• Using the information:
1. In the fine-tuning notebook, transcribe the passage starting at "## 💡 Why This" up to and including "similar GPU instances.".
2. List every class that the fine-tuning notebook imports from the transformers library.

• Selected passage:
──────
[![Open In Colab](https://colab.research.google.com/assets/colab-badge.svg)](https://colab.research.google.com/github/vuhung16au/hf-transformer-trove/blob/main/examples/basic3.6/HF-full-training-demo.ipynb)
[![Open with SageMaker](https://img.shields.io/badge/Open%20with-SageMaker-orange?logo=amazonaws)](https://studiolab.sagemaker.aws/import/github/vuhung16au/hf-transformer-trove/blob/main/examples/basic3.6/HF-full-training-demo.ipynb)
[![View on GitHub](https://img.shields.io/badge/View_on-GitHub-blue?logo=github)](https://github.com/vuhung16au/hf-transformer-trove/blob/main/examples/basic3.6/HF-full-training-demo.ipynb)

# HF Full Training Demo - Fast Fine-tuning for Cloud Environments

## 🎯 Learning Objectives
By the end of this notebook, you will understand:
- How to efficiently fine-tune DistilBERT for sentiment classification
- Optimizing training for AWS SageMaker Studio and cloud environments
- Using GLUE SST-2 dataset for rapid convergence
- Best practices for fast, cost-effective fine-tuning
- Knowledge distillation benefits in production scenarios

## 📋 Prerequisites
- Basic understanding of machine learning concepts
- Familiarity with Python and PyTorch
- Knowledge of NLP fundamentals

## 🚀 What We'll Cover
1. **Environment Setup**: Optimized imports and device detection
2. **Dataset Loading**: GLUE SST-2 for binary sentiment classification
3. **Model Setup**: DistilBERT - 40% smaller, 97% performance
4. **Training Configuration**: Fast convergence settings
5. **Fine-tuning Execution**: 15-30 minute training cycle
6. **Evaluation & Testing**: Performance validation
7. **Model Deployment**: Saving for production use

## 💡 Why This Combination?

| Component | Recommendation | Efficiency Reason |
| :--- | :--- | :--- |
| **Model** | `distilbert-base-uncased` | 40% fewer parameters than BERT, faster training |
| **Task** | Binary Sentiment Classification | Simplest downstream task, maximum speed |
| **Dataset** | GLUE SST-2 | ~67K samples, rapid convergence in 3-4 epochs |

**Expected Training Time**: 15-30 minutes on AWS ml.g4dn.xlarge or similar GPU instances.

## Part 1: Environment Setup and Imports

First, let's set up our environment with the necessary libraries optimized for cloud training.

In [None]:
# Essential imports for fast fine-tuning
from transformers import (
    AutoTokenizer, AutoModelForSequenceClassification,
    Trainer, TrainingArguments,
    DataCollatorWithPadding,
    EarlyStoppingCallback
)
from datasets import load_dataset
import torch
import numpy as np
import time
from sklearn.metrics import accuracy_score, precision_recall_fscore_support
import matplotlib.pyplot as plt
import warnings
warnings.filterwarnings('ignore')

print("🚀 Environment setup complete!")
print(f"PyTorch version: {torch.__version__}")
print(f"Transformers version: {__import__('transformers').__version__}")
──────
• Data:
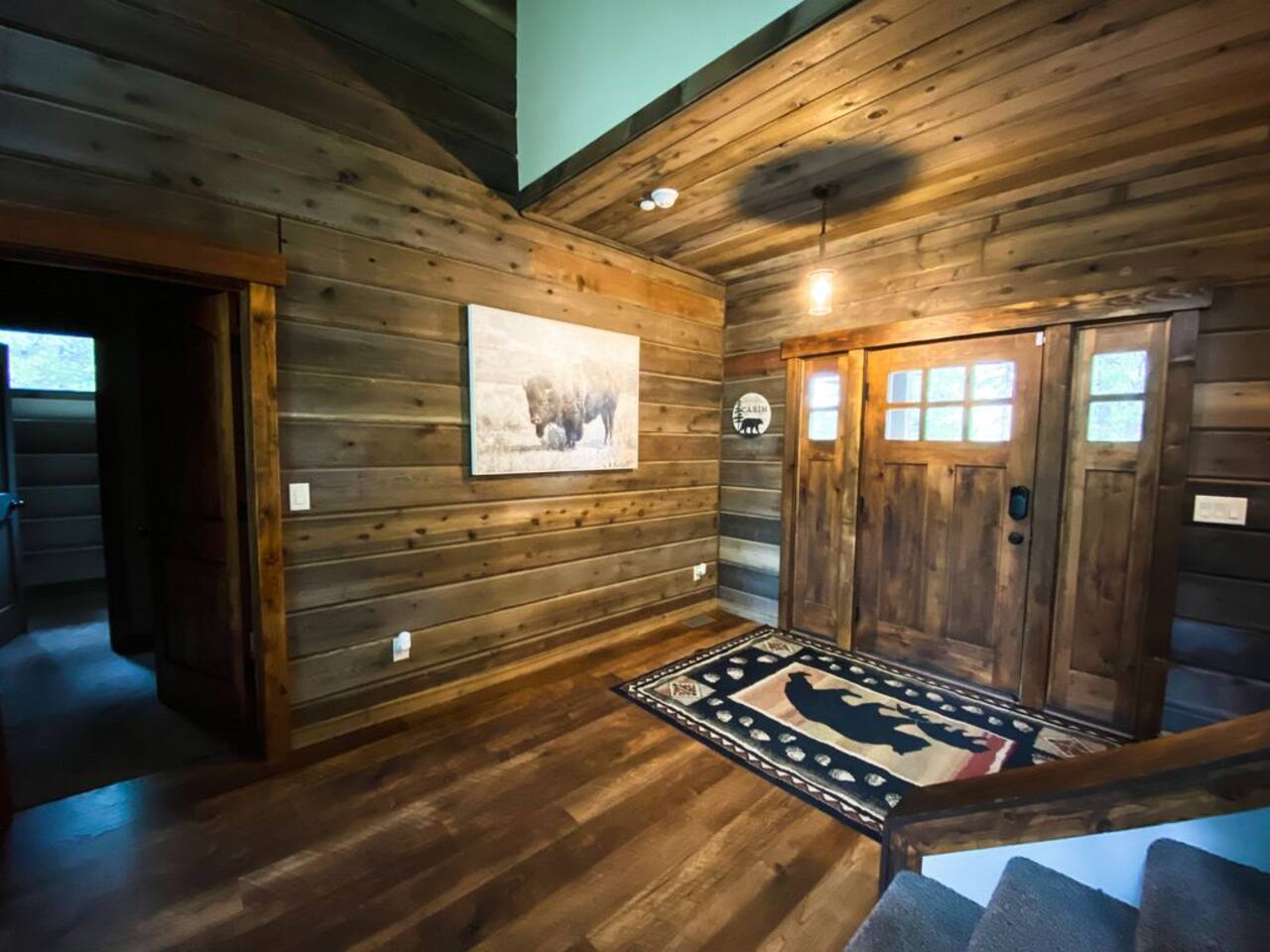 Henry's Rustic Retreat - 20 miles to Yellowstone!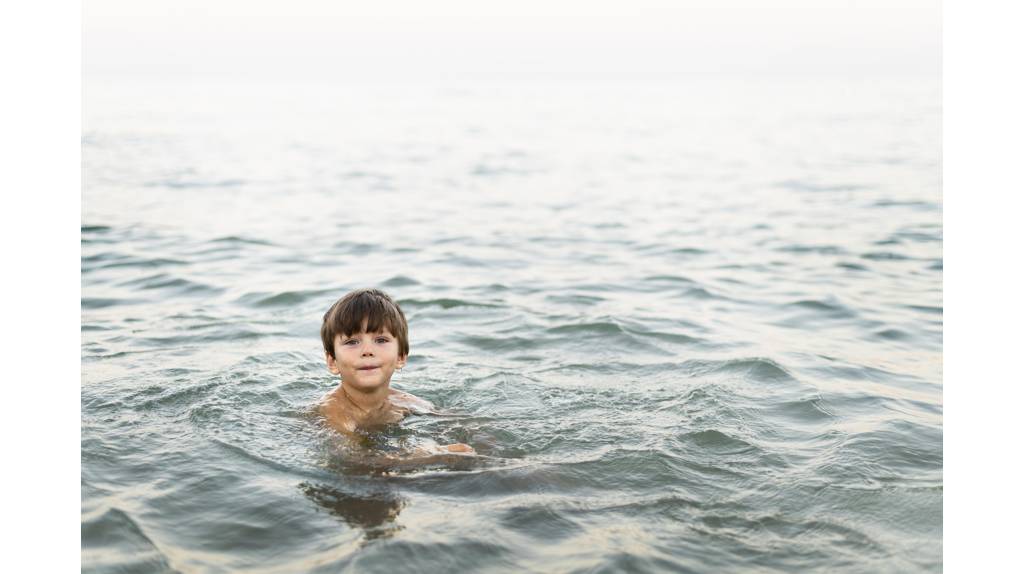 Булавку в плавки, устал – полежи: что нужно рассказывать детям о безопасности на воде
──────
• Results by task:
1.
## 💡 Why This Combination?

| Component | Recommendation | Efficiency Reason |
| :--- | :--- | :--- |
| **Model** | `distilbert-base-uncased` | 40% fewer parameters than BERT, faster training |
| **Task** | Binary Sentiment Classification | Simplest downstream task, maximum speed |
| **Dataset** | GLUE SST-2 | ~67K samples, rapid convergence in 3-4 epochs |

**Expected Training Time**: 15-30 minutes on AWS ml.g4dn.xlarge or similar GPU instances.

2.
- AutoTokenizer
- AutoModelForSequenceClassification
- Trainer
- TrainingArguments
- DataCollatorWithPadding
- EarlyStoppingCallback